- Problem statement
According to the text on Chicago's North Shore below, how many public high schools make up the Central Suburban League?

-------- Text provided

Subsequent to the more general use of the term North Shore for the above suburbs, and the term's association with those towns' desirable socioeconomic characteristics, it became common for businesses in numerous nearby inland Chicago suburbs in the Maine, New Trier, Niles and Northfield Townships and in southern Lake County, Illinois to name themselves "North Shore," and for real estate and other marketers to use the term for non-North Shore communities from time to time. The former North Shore magazine had special advertising editions not only for Evanston, Winnetka, Lake Forest, and Lake Bluff but also for Glenview, Northbrook, Barrington, Deerfield, Bannockburn, and Riverwoods.[10] Chicago's North Shore Convention & Visitors Bureau's markets the City of Evanston and the Villages of Skokie, Glenview, Northbrook and Winnetka.[11] More recently, a community newspaper known as "What's Happening" began mailing out its publication to what it characterizes as the "16 affluent North Shore suburbs": Bannockburn, Buffalo Grove, Deerfield, Fort Sheridan, Glencoe, Glenview, Highland Park, Kenilworth, Libertyville, Lincolnshire, Northbrook, Northfield, Riverwoods, Vernon Hills, Wilmette, and Winnetka.[12] Overall, the general usage of the term, North Shore, applies to the following suburbs: Bannockburn, Deerfield, Des Plaines, Evanston, Fort Sheridan, Glencoe, Glenview, Golf, Green Oaks, Highland Park, Highwood, Hubbard Woods, Kenilworth, Lake Bluff, Lake Forest, Libertyville, Lincolnshire, Lincolnwood, Mettawa, Morton Grove, Niles, Northbrook, Northfield, Park Ridge, Riverwoods, Rosemont, Skokie, Techny, Vernon Hills, Wheeling, Wilmette, and Winnetka. This geographic area favored by marketeers extends from Chicago’s northern boundary into southern Lake County and from Lake Michigan to O’Hare Airport.[13]

Education

Mostly the Central Suburban League public high schools cater to the North Shore. The Central Suburban League is an IHSA-recognized high school extracurricular conference comprising 12 public schools located in the northern suburbs of Chicago. Comprising 12 relatively large high schools, it is among the larger high school conferences (by student population) in Illinois.[14] The Central Suburban League high schools include: Deerfield High School (Deerfield, IL), Evanston Township High School (Evanston, IL), Glenbrook North High School (Northbrook, IL), Glenbrook South High School (Glenview, IL), Highland Park High School (Highland Park, IL), Maine South High School (Park Ridge, IL), Maine East High School (Park Ridge, IL), Maine West High School (Des Plaines, IL), New Trier High School (Winnetka, IL), Niles West High School (Skokie, IL), Niles North High School (Skokie, IL), and Vernon Hills High School (Vernon Hills, IL).

----------------
-------- Data shown

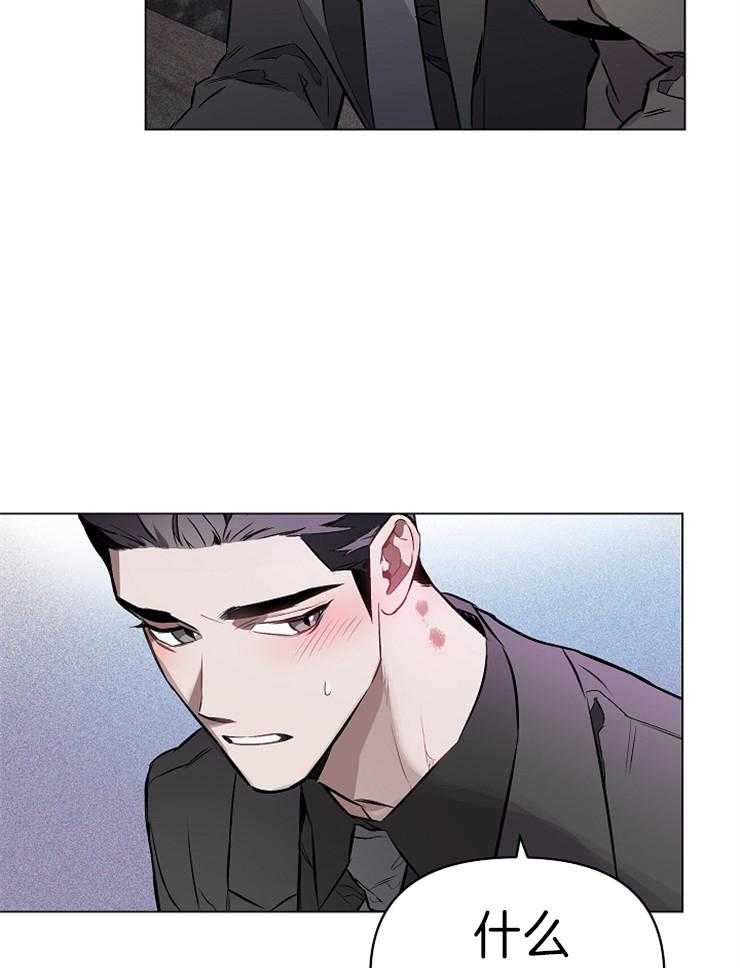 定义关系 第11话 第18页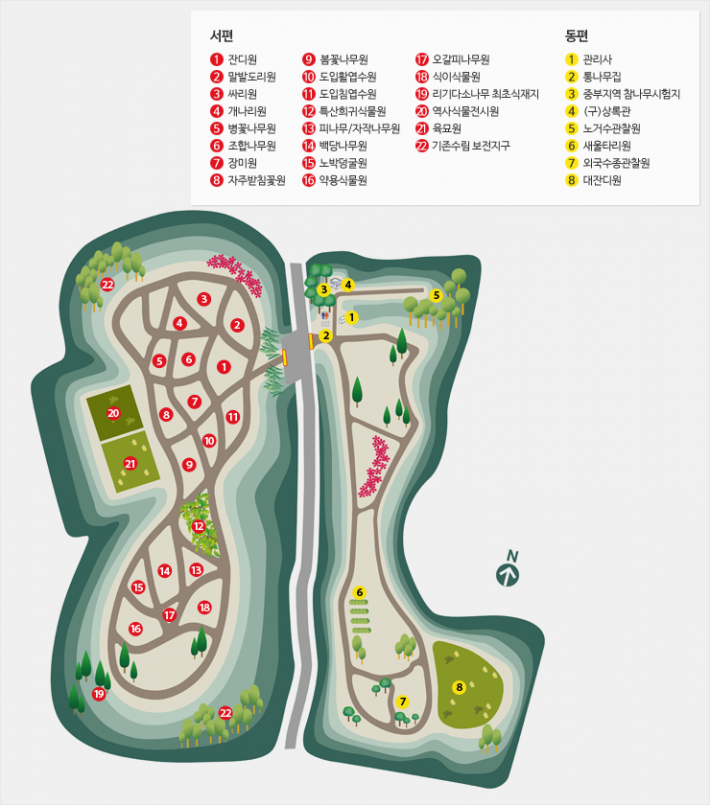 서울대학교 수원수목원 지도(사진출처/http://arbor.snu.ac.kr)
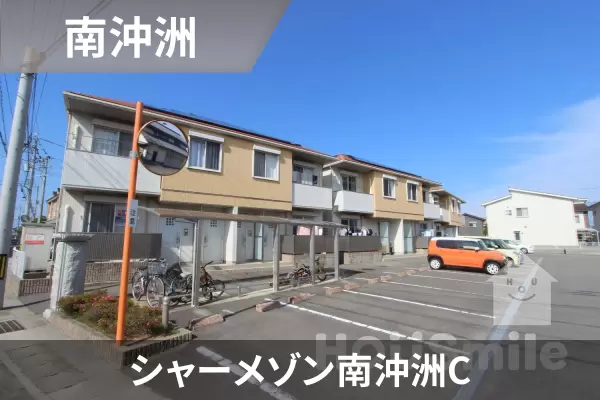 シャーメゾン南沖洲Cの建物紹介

----------------

- Your response
Twelve public high schools.